GIVEN TEXT

>> Start

In [3]:
import pandas as pd
from sklearn.feature_extraction.text import TfidfVectorizer
from sklearn.metrics.pairwise import cosine_similarity

In [4]:
movies = {
    "Movie_ID": [1, 2, 3, 4, 5],
    "Title": [
        "Inception",
        "Interstellar",
        "The Dark Knight",
        "The Matrix",
        "The Prestige"
    ],
    "Description": [
        "A thief who enters the dreams of others to steal secrets.",
        "A team of astronauts travels through a wormhole in search of a new home for humanity.",
        "Batman faces the Joker, a criminal mastermind who causes chaos in Gotham.",
        "A hacker discovers the true nature of reality and fights against AI-controlled machines.",
        "Two magicians compete to create the best illusion, leading to deadly consequences."
    ]
}

In [5]:


# Convert to DataFrame
df = pd.DataFrame(movies)

# Step 1: Convert text descriptions into numerical format using TF-IDF
tfidf = TfidfVectorizer(stop_words='english')
tfidf_matrix = tfidf.fit_transform(df["Description"])

# Step 2: Compute cosine similarity
cosine_sim = cosine_similarity(tfidf_matrix, tfidf_matrix)

In [6]:
def recommend_movies(title, df, cosine_sim):
    # Get index of the given movie title
    idx = df[df["Title"] == title].index[0]

    # Get similarity scores for all movies
    sim_scores = list(enumerate(cosine_sim[idx]))

    # Sort movies based on similarity score
    sim_scores = sorted(sim_scores, key=lambda x: x[1], reverse=True)

    # Get top 3 similar movies (excluding the given movie itself)
    sim_scores = sim_scores[1:4]

    # Get movie indices
    movie_indices = [i[0] for i in sim_scores]

    # Return recommended movie titles
    return df["Title"].iloc[movie_indices]

# Example usage:
movie_title = "Inception"
recommended_movies = recommend_movies(movie_title, df, cosine_sim)

# Print recommendations
print(f"Movies similar to '{movie_title}':\n", recommended_movies)

Movies similar to 'Inception':
 1       Interstellar
2    The Dark Knight
3         The Matrix
Name: Title, dtype: object

>> End

RAW RECORDS

>> Start

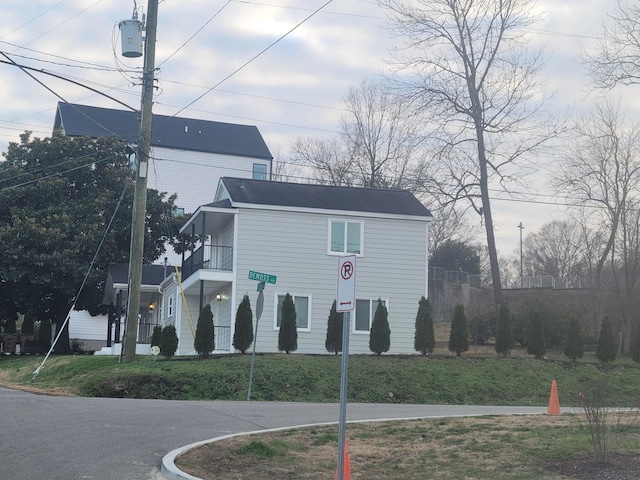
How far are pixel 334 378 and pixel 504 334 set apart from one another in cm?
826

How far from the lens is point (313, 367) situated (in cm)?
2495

>> End
>> Start

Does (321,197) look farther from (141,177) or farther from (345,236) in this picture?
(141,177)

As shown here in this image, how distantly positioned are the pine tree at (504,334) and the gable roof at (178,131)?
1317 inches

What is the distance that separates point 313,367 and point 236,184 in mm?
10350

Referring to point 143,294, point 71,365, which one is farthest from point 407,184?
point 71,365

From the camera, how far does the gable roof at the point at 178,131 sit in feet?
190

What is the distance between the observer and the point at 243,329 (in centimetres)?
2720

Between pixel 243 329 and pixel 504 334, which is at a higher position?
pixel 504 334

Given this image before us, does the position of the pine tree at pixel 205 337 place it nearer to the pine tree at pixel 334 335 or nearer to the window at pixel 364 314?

>> End
>> Start

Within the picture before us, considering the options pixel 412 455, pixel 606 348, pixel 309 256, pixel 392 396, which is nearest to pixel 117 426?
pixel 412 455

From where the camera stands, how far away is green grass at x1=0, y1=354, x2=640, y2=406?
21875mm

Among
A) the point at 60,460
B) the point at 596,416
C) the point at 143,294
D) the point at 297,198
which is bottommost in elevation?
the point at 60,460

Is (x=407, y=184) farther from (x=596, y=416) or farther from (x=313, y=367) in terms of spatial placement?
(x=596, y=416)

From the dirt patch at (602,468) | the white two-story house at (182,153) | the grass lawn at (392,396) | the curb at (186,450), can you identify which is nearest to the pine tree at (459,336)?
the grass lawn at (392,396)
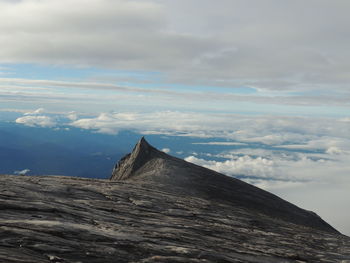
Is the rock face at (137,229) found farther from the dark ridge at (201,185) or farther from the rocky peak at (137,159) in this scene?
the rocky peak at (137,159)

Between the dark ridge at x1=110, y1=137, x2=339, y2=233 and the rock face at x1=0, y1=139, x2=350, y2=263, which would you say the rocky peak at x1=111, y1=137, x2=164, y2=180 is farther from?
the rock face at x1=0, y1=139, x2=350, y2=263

>> End

WORK TO COMPLETE
Quote the movie recommendation code above from "# Get top 3" to "recommend_movies(movie_title, df, cosine_sim)".

COMPLETE OUTPUT
# Get top 3 similar movies (excluding the given movie itself)
    sim_scores = sim_scores[1:4]

    # Get movie indices
    movie_indices = [i[0] for i in sim_scores]

    # Return recommended movie titles
    return df["Title"].iloc[movie_indices]

# Example usage:
movie_title = "Inception"
recommended_movies = recommend_movies(movie_title, df, cosine_sim)